L’usine hydroélectrique d’Arruns : une série de salles et de galeries creusées à soixante-dix mètres sous terre et perchées à deux mille mètres d’altitude. La plus longue mesurait onze kilomètres. Elle conduisait l’eau du lac supérieur vers les conduites forcées : des tubes d’un mètre et demi de diamètre qui dévalaient la montagne et précipitaient l’eau du lac supérieur vers les turbines assoiffées des groupes de production, en bas dans la vallée. Pour accéder à l’usine, au cœur de la montagne, un seul chemin : un puits d’accès dont l’entrée se trouvait presque au sommet, la descente en monte-charge jusqu’à la galerie principale qu’on suivait, vannes neutralisées, à bord de tracteurs à deux places : un voyage d’une heure au cœur des ténèbres, le long de huit kilomètres de galeries.
L’autre moyen, c’était l’hélico — mais uniquement en cas d’urgence. Une aire avait été aménagée près du lac supérieur, accessible quand le temps s’y prêtait.
— Joachim a raison, dit le plus vieux. Avec un temps pareil, l’hélico ne pourrait même pas atterrir.
Ils savaient tous ce que cela voulait dire : une fois les vannes rouvertes, les milliers de mètres cubes d’eau du lac supérieur s’engouffreraient en rugissant dans la galerie qu’ils allaient emprunter dans quelques minutes. En cas d’accident, il faudrait deux heures pour la vider à nouveau, une autre heure en tracteur à travers la galerie pour revenir au puits d’accès, quinze minutes pour remonter à l’air libre, dix de descente en télécabine jusqu’à la centrale et trente autres de route jusqu’à Saint-Martin-de-Comminges — à supposer que la route ne fût pas coupée.
Si un accident survenait, ils ne seraient pas à l’hôpital avant quatre bonnes heures. Et l’usine vieillissait… Elle fonctionnait depuis 1929. Chaque hiver, avant la fonte des neiges, ils passaient là-haut quatre semaines, isolés du monde, pour l’entretien et la réfection de machines d’un autre âge.
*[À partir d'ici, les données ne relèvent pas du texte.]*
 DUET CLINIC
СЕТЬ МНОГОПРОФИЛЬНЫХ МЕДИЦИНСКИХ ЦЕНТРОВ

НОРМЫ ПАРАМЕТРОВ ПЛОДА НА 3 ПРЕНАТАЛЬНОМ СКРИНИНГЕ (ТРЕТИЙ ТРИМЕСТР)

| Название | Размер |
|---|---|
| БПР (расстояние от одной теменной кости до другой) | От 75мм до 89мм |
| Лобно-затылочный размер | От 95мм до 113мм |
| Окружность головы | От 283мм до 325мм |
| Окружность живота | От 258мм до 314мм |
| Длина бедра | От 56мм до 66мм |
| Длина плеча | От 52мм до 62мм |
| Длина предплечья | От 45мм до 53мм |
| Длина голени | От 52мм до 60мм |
Un travail pénible, dangereux.
Huysmans suivait le vol d’un aigle qui se laissait porter sur le plat du vent, à cent mètres environ de la cabine.
Silencieux.
Il tourna son regard vers les vertiges glacés qui s’étendaient sous le plancher.
Les trois énormes tuyaux des conduites forcées plongeaient vers l’abîme, collés au relief de la montagne. La vallée avait depuis longtemps quitté leur champ de vision. Le dernier pylône était visible trois cents mètres plus bas, dressé là où le flanc de la montagne formait un épaulement, se profilant solitaire au milieu du brouillard. À présent, la cabine grimpait tout droit vers le puits d’accès. Si le câble venait à rompre, elle ferait une chute de plusieurs dizaines de mètres, avant d’exploser comme une noix sur la paroi rocheuse. Elle se balançait dans la tempête tel un panier au bras d’une ménagère.
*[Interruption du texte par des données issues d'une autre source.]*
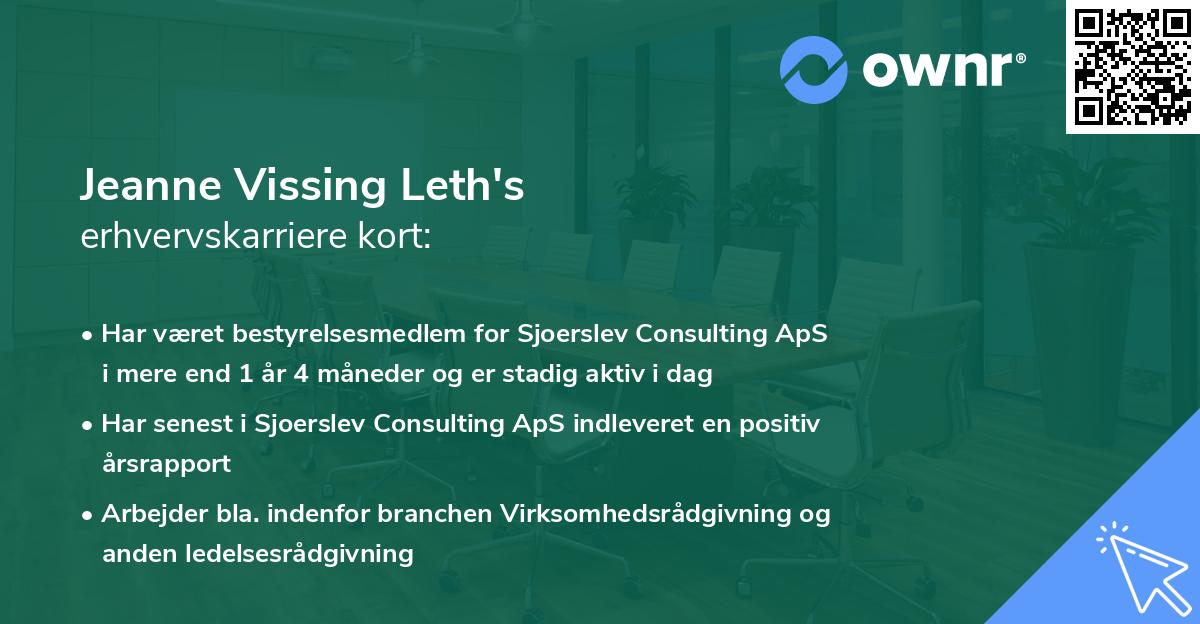 ownr®

Jeanne Vissing Leth's
erhvervskarriere kort:

• Har været bestyrelsesmedlem for Sjoerslev Consulting ApS i mere end 1 år 4 måneder og er stadig aktiv i dag

• Har senest i Sjoerslev Consulting ApS indleveret en positiv årsrapport

• Arbejder bla. indenfor branchen Virksomhedsrådgivning og anden ledelsesrådgivning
— Eh, cuistot ! Qu’est-ce qu’on va bouffer cette fois ?
— Pas du bio, en tout cas.
Seul Huysmans ne rit pas ; il suivait des yeux un minibus jaune sur la route de la centrale. Celui du directeur. Puis le minibus sortit lui aussi de son champ de vision, avalé par les bandes de nuages, pareil à une diligence rattrapée par des Indiens.
Chaque fois qu’il grimpait là-haut, il avait l’impression de saisir une vérité élémentaire de son existence. Mais il était incapable de dire laquelle.
Huysmans déplaça son regard vers le sommet.
Le terminus de la télécabine — un échafaudage métallique accroché à l’entrée bétonnée du puits d’accès — se rapprochait. Une fois la cabine immobilisée, les hommes emprunteraient une série de passerelles et d’escaliers jusqu’au blockhaus de béton.